A Lucio Ferrami è intestata l’Associazione antiracket di Cosenza - l’unica esistente nell’area settentrionale della regione - che ha inteso indicarlo, dopo decenni di oblio, come una delle figure chiave della rivolta della società civile contro le cosche. Ferrami era stato completamente dimenticato e il suo sacrificio rimosso dalla memoria collettiva. All’imprenditore è pure intestato il presidio di Libera dell’Alto Tirreno cosentino.

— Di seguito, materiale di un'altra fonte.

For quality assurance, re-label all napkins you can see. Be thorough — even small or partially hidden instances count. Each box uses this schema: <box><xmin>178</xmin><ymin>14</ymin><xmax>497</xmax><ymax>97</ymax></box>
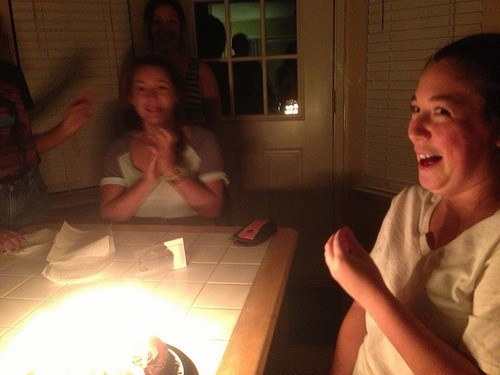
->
<box><xmin>4</xmin><ymin>228</ymin><xmax>57</xmax><ymax>256</ymax></box>
<box><xmin>42</xmin><ymin>222</ymin><xmax>116</xmax><ymax>286</ymax></box>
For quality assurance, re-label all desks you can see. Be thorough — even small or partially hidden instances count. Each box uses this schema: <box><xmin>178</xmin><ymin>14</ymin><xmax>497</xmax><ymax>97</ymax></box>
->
<box><xmin>0</xmin><ymin>223</ymin><xmax>299</xmax><ymax>375</ymax></box>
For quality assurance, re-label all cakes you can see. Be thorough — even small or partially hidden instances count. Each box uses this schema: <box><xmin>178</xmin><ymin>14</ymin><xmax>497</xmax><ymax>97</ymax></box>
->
<box><xmin>133</xmin><ymin>336</ymin><xmax>198</xmax><ymax>375</ymax></box>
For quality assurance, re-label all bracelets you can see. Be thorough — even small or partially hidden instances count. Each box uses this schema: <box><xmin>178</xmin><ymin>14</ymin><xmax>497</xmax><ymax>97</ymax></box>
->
<box><xmin>164</xmin><ymin>165</ymin><xmax>189</xmax><ymax>185</ymax></box>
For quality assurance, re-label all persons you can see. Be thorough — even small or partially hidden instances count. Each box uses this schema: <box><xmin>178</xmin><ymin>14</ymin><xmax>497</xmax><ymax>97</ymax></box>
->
<box><xmin>276</xmin><ymin>42</ymin><xmax>298</xmax><ymax>103</ymax></box>
<box><xmin>142</xmin><ymin>0</ymin><xmax>222</xmax><ymax>139</ymax></box>
<box><xmin>225</xmin><ymin>31</ymin><xmax>278</xmax><ymax>115</ymax></box>
<box><xmin>322</xmin><ymin>30</ymin><xmax>500</xmax><ymax>375</ymax></box>
<box><xmin>0</xmin><ymin>61</ymin><xmax>94</xmax><ymax>254</ymax></box>
<box><xmin>96</xmin><ymin>41</ymin><xmax>231</xmax><ymax>225</ymax></box>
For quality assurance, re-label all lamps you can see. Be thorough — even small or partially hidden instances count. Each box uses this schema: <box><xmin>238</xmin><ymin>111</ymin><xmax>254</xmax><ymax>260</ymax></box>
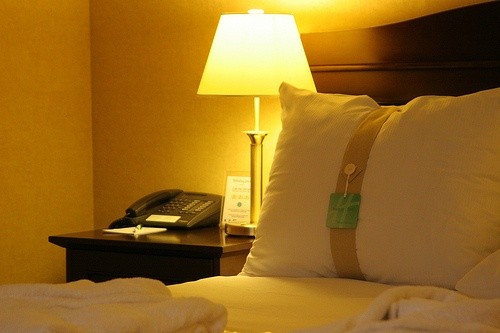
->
<box><xmin>194</xmin><ymin>7</ymin><xmax>319</xmax><ymax>237</ymax></box>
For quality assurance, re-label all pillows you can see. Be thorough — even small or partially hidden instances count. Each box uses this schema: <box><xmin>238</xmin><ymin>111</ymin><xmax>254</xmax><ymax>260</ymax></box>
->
<box><xmin>242</xmin><ymin>80</ymin><xmax>499</xmax><ymax>288</ymax></box>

A Acquappesa, in contrada Zaccani, , proprio nel punto in cui venne ammazzato, lungo la strada provinciale, è stata tenuta una partecipatissima manifestazione in sua memoria. C’erano il figlio, Pierluigi, la moglie, Maria Avolio, la sorella Franca e i rappresentanti delle istituzioni e delle forze dell’ordine. Presenti il sindaco di Acquappesa Francesco Tripicchio e il sindaco di Cetraro Ermanno Cennamo.
«Per anni siamo stati vittime di una distorsione culturale – ha affermato il viceprefetto di Cosenza Osvaldo Caccuri – per cui nelle mafie si è parlato di rispetto e di uomini d’onore. Pensando a ciò che è successo qui quarant’anni fa ci rendiamo conto che non c’è alcun onore, né azione meritevole o valore nell’agire in gruppo contro un uomo solo. Per ciò che rappresenta ci inchiniamo a Lucio Ferrami, il cui gesto ha avuto come conseguenza la nascita di un’associazione Antiracket con la sua azione di contrasto e resistenza al crimine vigliacco e parassitario».
Don Ennio Stamile, referente calabrese di Libera, ha detto: «Lucio Ferrami è morto per difendere la sua libertà, la sua dignità e il suo lavoro. Diritti fondamentali, presenti nella Costituzione, che non possono essere calpestati».